Collected data

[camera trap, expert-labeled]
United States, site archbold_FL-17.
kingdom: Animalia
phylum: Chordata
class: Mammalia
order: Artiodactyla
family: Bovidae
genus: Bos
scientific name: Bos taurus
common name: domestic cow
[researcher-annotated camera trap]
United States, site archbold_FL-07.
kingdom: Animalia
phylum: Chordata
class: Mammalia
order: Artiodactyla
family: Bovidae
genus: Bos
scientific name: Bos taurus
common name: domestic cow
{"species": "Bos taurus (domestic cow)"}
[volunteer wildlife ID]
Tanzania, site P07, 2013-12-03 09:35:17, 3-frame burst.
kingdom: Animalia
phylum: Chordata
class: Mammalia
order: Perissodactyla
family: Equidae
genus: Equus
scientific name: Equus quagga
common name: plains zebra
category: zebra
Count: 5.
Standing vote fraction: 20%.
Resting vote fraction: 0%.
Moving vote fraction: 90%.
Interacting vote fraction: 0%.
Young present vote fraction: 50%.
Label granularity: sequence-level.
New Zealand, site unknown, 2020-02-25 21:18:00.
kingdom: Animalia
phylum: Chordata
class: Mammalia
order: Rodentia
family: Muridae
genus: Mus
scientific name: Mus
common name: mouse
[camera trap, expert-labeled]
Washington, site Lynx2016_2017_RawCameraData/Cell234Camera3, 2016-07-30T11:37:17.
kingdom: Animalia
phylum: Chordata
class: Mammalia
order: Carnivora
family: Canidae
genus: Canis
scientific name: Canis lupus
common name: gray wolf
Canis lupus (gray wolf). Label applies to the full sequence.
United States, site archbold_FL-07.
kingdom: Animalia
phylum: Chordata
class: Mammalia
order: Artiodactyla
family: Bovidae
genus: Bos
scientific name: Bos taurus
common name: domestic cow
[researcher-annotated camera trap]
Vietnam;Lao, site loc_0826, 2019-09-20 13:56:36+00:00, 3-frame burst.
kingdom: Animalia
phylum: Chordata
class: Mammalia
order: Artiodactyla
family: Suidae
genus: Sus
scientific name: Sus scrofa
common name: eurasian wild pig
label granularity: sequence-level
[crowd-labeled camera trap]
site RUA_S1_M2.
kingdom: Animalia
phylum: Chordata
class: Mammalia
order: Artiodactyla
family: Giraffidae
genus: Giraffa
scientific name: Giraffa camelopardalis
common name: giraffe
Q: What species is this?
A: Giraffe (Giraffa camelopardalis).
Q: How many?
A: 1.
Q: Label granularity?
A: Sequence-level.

**WORK REQUIRED:** Where the word "site" shows up in a line of the entries above, copy that line.

**EXERCISE RESPONSE:**
United States, site archbold_FL-17.
United States, site archbold_FL-07.
Tanzania, site P07, 2013-12-03 09:35:17, 3-frame burst.
New Zealand, site unknown, 2020-02-25 21:18:00.
Washington, site Lynx2016_2017_RawCameraData/Cell234Camera3, 2016-07-30T11:37:17.
United States, site archbold_FL-07.
Vietnam;Lao, site loc_0826, 2019-09-20 13:56:36+00:00, 3-frame burst.
site RUA_S1_M2.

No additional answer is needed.